Saat itu, ada sekitar 600 perempuan dan ibu yang berasal dari 30 organisasi perempuan di Jawa dan Sumatra yang berkumpul.
Mereka mendiskusikan upaya untuk meningkatkan derajat dan kiprah perempuan dalam gerakan bangsa. Melalui Dekrit Presiden Nomor 316 Tahun 1959, Presiden pertama Republik Indonesia, Soekarno, menetapkan tanggal 22 Desember sebagai Hari Ibu.

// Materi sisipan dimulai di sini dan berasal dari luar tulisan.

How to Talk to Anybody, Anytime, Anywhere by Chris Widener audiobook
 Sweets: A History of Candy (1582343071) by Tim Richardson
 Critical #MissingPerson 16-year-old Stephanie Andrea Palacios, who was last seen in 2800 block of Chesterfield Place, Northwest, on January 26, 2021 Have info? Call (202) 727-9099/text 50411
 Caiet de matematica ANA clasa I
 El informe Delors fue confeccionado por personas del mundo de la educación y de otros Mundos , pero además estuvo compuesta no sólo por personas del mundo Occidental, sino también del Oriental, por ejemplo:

Di era Orde Baru, rezim Soeharto mereduksi hak-hak perempuan terutama hak-hak politiknya. Rezim ini mendirikan organisasi perempuan Dharma Wanita Persatuan yang bertugas mengontrol dan mengawasi kegiatan perempuan.
Orde Baru mendiskriminasi pekerja perempuan dengan gaji yang jauh di bawah gaji laki-laki untuk pekerjaan yang sama. Sejumlah perempuan yang bersuara kritis dan berani membela hak-hak kaum perempuan berujung pada kematian tragis.
Diketahui, hadir sebagai pembicara pembuka yakni, Ketua Bidang Kesehatan, Perempuan dan Anak DPP PDI Perjuangan, Sri Rahayu, Ketua DPP PDIP bidang Penanggulangan Bencana, Ribka Tjiptaning.
Kemudian peneliti feminis yang juga mantan Dr. Ruth India Rahayu, Ketua Prodi S1 Ilmu Politik Fisip UI, Dr. Nurul Nurhandjati.
Diskusi juga diisi oleh perwakilan mahasiswa, Dandi dari Universitas Nasional (Unas), dan Direktur Eksekutif Amnesty International Indonesia Usman Hamid.